#### EXERCISE PROMPT
Take the line that contains "genus: Atelocynus" and every line below it to the end of the entries, and give them again exactly, leaving out any pictures.

- Opening Delimiter -

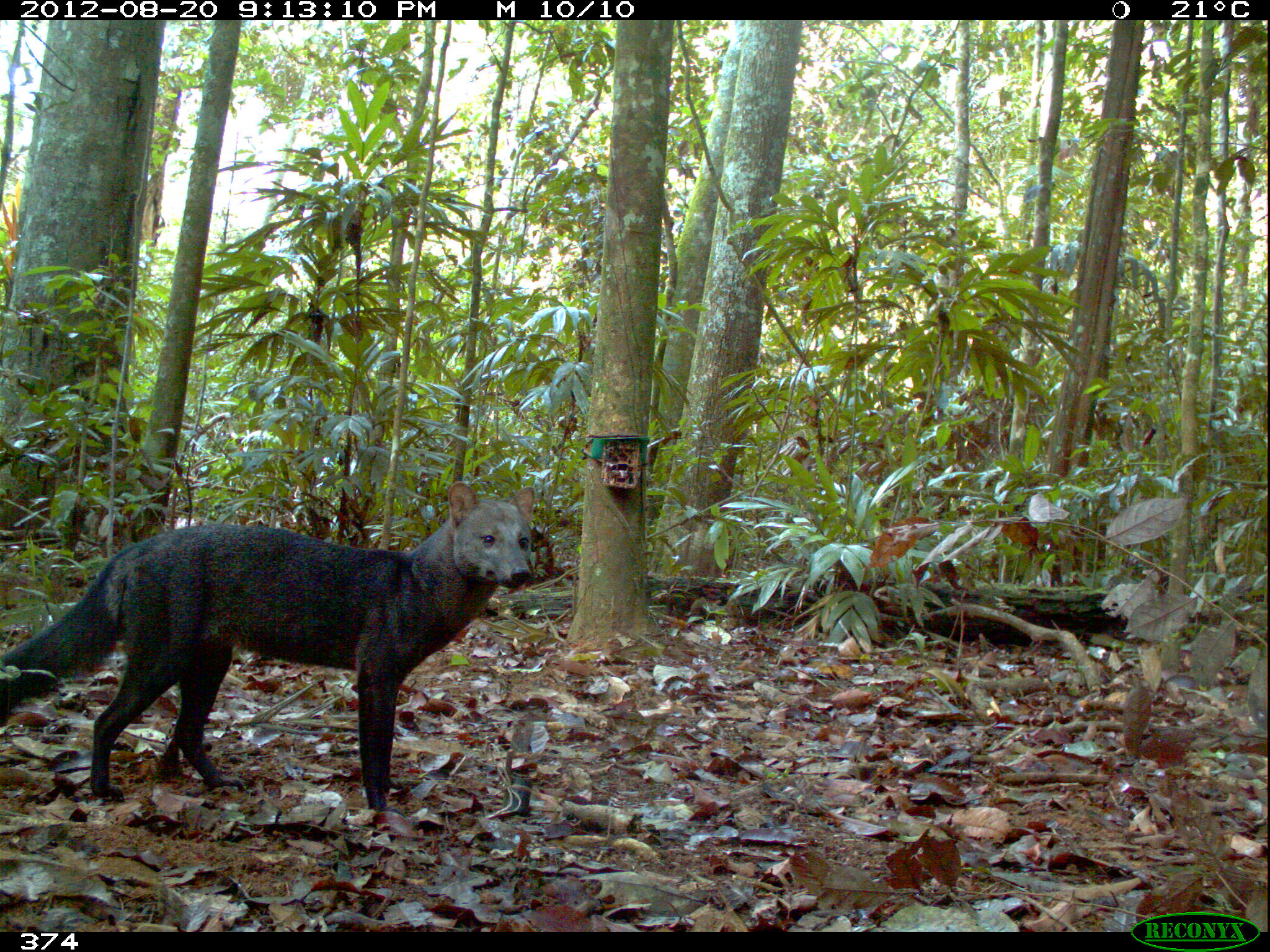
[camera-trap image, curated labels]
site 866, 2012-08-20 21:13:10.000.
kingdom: Animalia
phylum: Chordata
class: Mammalia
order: Carnivora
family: Canidae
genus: Atelocynus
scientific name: Atelocynus microtis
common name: short-eared dog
Atelocynus microtis (short-eared dog).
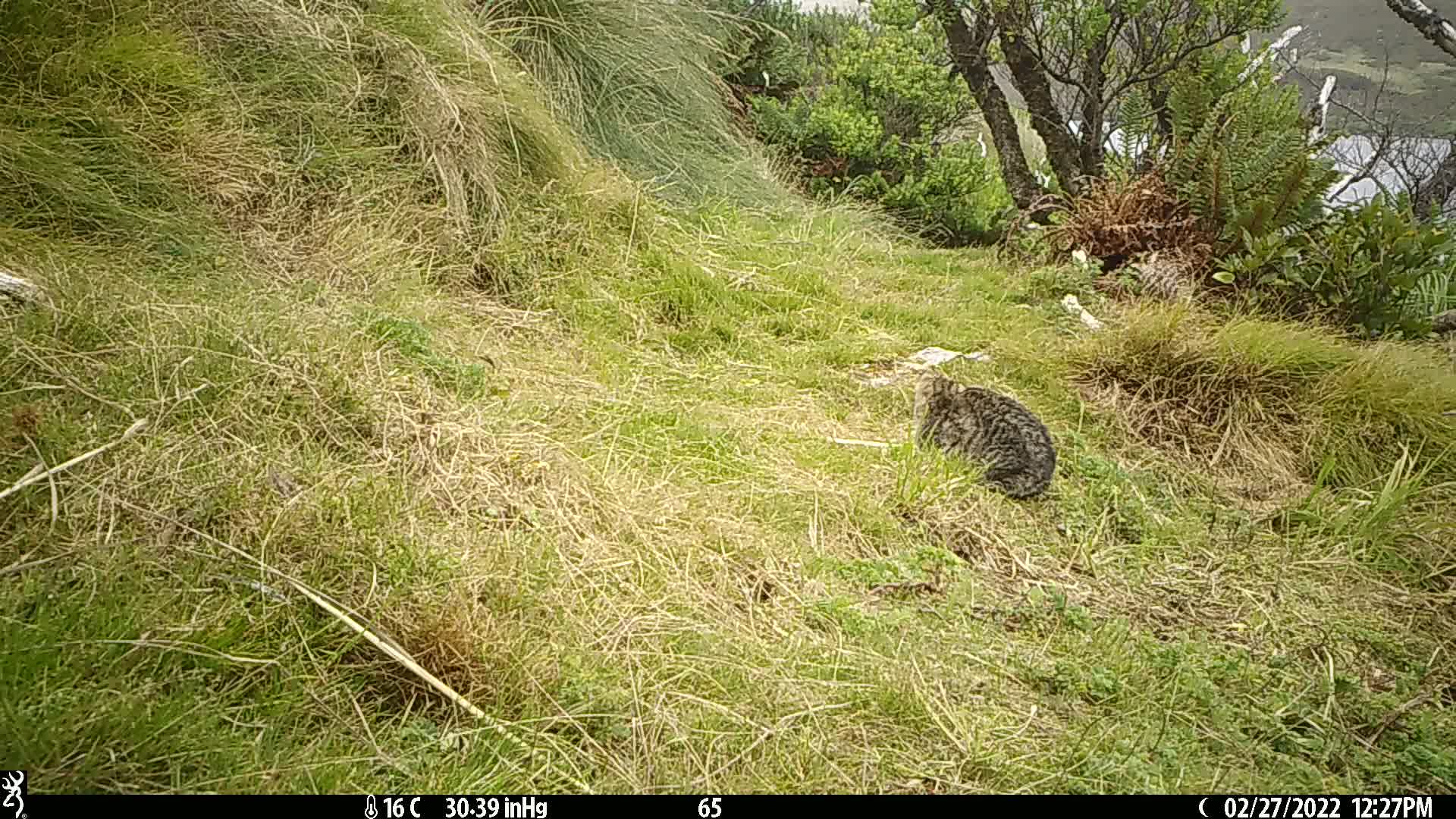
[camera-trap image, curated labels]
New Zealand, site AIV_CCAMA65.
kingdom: Animalia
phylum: Chordata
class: Mammalia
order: Carnivora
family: Felidae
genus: Felis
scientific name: Felis catus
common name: domestic cat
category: cat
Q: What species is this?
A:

- Closing Delimiter -

#### EXERCISE RESULT
genus: Atelocynus
scientific name: Atelocynus microtis
common name: short-eared dog
Atelocynus microtis (short-eared dog).
[camera-trap image, curated labels]
New Zealand, site AIV_CCAMA65.
kingdom: Animalia
phylum: Chordata
class: Mammalia
order: Carnivora
family: Felidae
genus: Felis
scientific name: Felis catus
common name: domestic cat
category: cat
Q: What species is this?
A:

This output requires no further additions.